From the press release: Scandinavian design initially reached Canada’s elite consumers and style-makers via museum and gallery exhibitions, showrooms, small retail shops and articles and advertisements in popular decorator magazines. However, it was the dynamic influx of émigré craftspeople from Scandinavia who both affirmed and vernacularized the aesthetic in Canada and who shaped profoundly the country’s design and craft movement from the 1930s onward. What was broadly known as “Danish modern” became synonymous with ideas about good design, and “comfortable and gracious living.” Capitalizing on the market opportunities presented, Canadian manufacturers added Scandinavian design to their conservative repertoire of colonial and historicist offerings and called these lines, Helsinki, Stanvanger, Scanda and so on. The culminating section of the exhibition will ask why Scandinavian and Nordic aesthetics continue to resonate with so many contemporary Canadian designers and artisans at work today.
The exhibition was designed by friend of the shop Andrew Jones Design / Graphic design by q30 design inc. Loved the Alto-esque paper room divider and the intimate wall colours.
During the Q&A discussion, there was a bit of talk about how a lot of the designers were married couples. Naturally we like this dynamic a lot!

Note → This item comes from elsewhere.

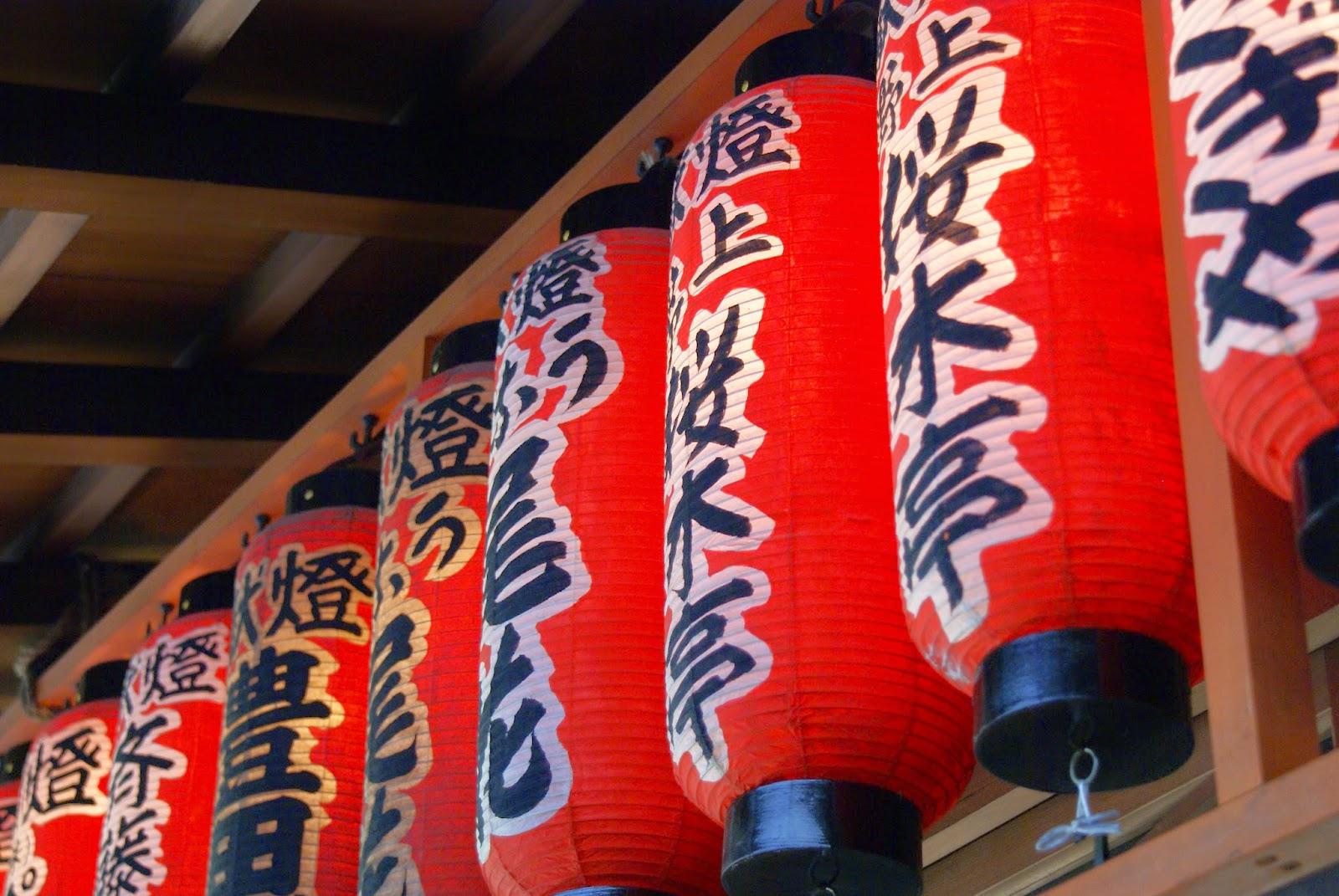 lanterne en papier washi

In the contemporary designers section there are a lot of local designers and artisans, such as Castor, Sean Plaice, MSDS, and Bookhou. It was nice to see everyone in the same place.
The exhibition book was a nice surprise, containing some essays and the exhibition catalog. The fire tools pictured are from a project we have been working on with Winnipeg designer Thom Fougere (to be launched in January).
Please go see this show at the Gardiner Museum, running until January 8.